### WHAT NEEDS TO BE DONE
In your copy, leave out all pictures and reproduce every entry exactly.

Image-caption web data

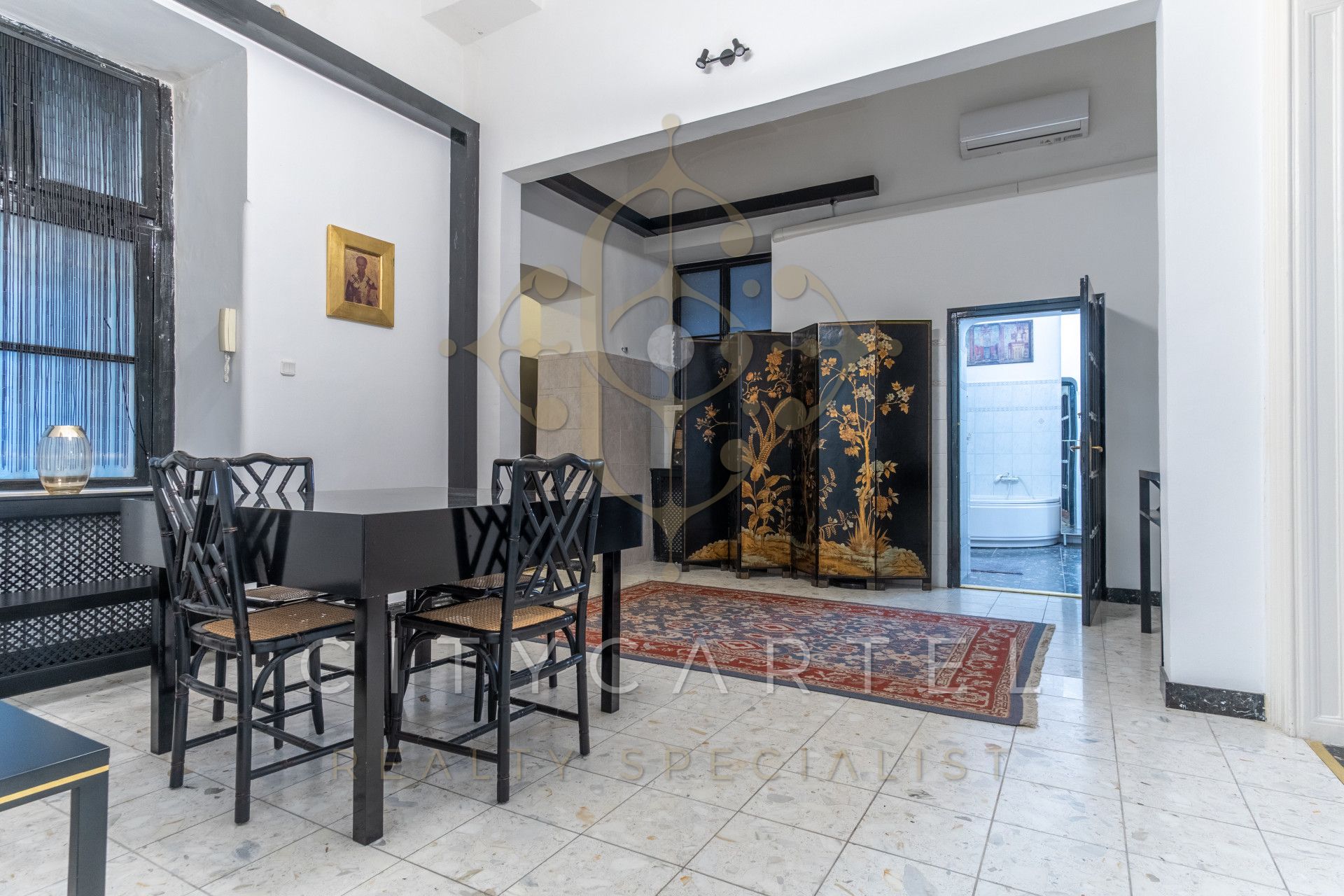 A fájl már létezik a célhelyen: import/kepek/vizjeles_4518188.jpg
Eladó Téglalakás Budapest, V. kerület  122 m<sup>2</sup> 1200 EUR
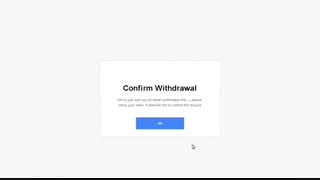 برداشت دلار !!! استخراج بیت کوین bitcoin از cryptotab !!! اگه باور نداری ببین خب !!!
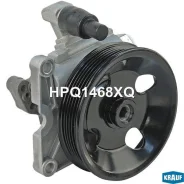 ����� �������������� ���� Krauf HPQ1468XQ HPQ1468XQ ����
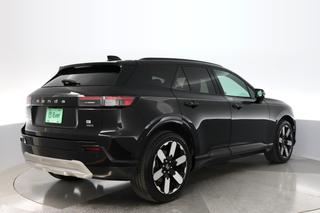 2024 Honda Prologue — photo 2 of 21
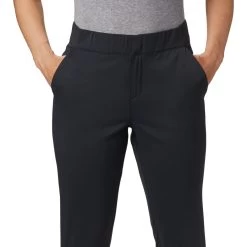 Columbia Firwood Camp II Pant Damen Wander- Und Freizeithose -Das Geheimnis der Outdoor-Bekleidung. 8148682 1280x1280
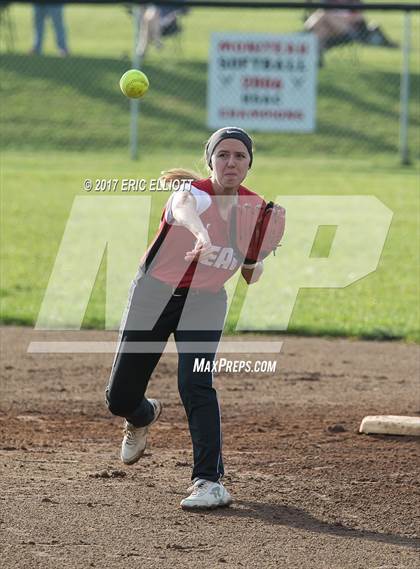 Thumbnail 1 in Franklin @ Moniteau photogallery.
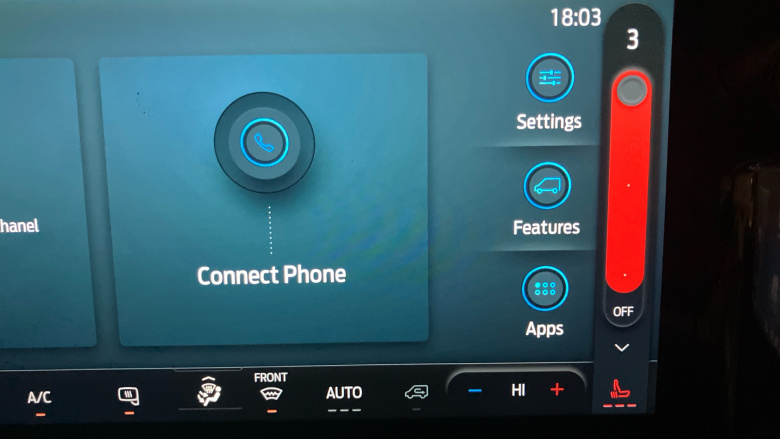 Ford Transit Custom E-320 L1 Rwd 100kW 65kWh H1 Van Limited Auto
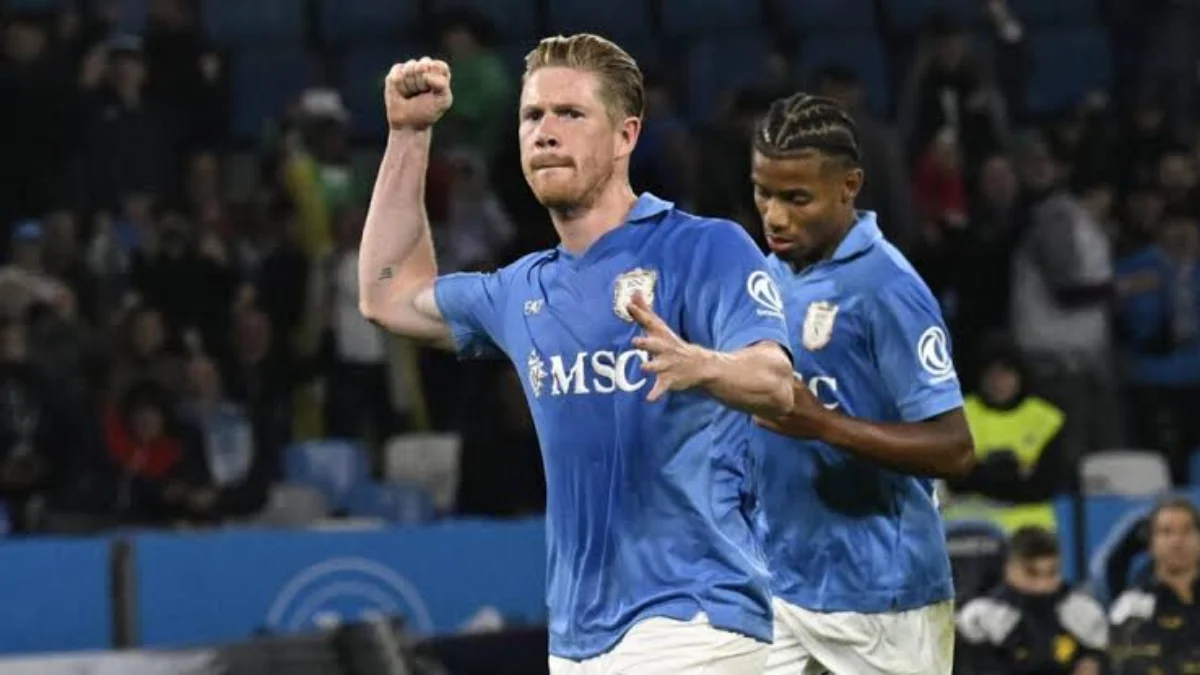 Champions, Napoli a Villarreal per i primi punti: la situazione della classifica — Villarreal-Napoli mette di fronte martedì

### WRITTEN SOLUTION
 A fájl már létezik a célhelyen: import/kepek/vizjeles_4518188.jpg
Eladó Téglalakás Budapest, V. kerület  122 m<sup>2</sup> 1200 EUR
 برداشت دلار !!! استخراج بیت کوین bitcoin از cryptotab !!! اگه باور نداری ببین خب !!!
 ����� �������������� ���� Krauf HPQ1468XQ HPQ1468XQ ����
 2024 Honda Prologue — photo 2 of 21
 Columbia Firwood Camp II Pant Damen Wander- Und Freizeithose -Das Geheimnis der Outdoor-Bekleidung. 8148682 1280x1280
 Thumbnail 1 in Franklin @ Moniteau photogallery.
 Ford Transit Custom E-320 L1 Rwd 100kW 65kWh H1 Van Limited Auto
 Champions, Napoli a Villarreal per i primi punti: la situazione della classifica — Villarreal-Napoli mette di fronte martedì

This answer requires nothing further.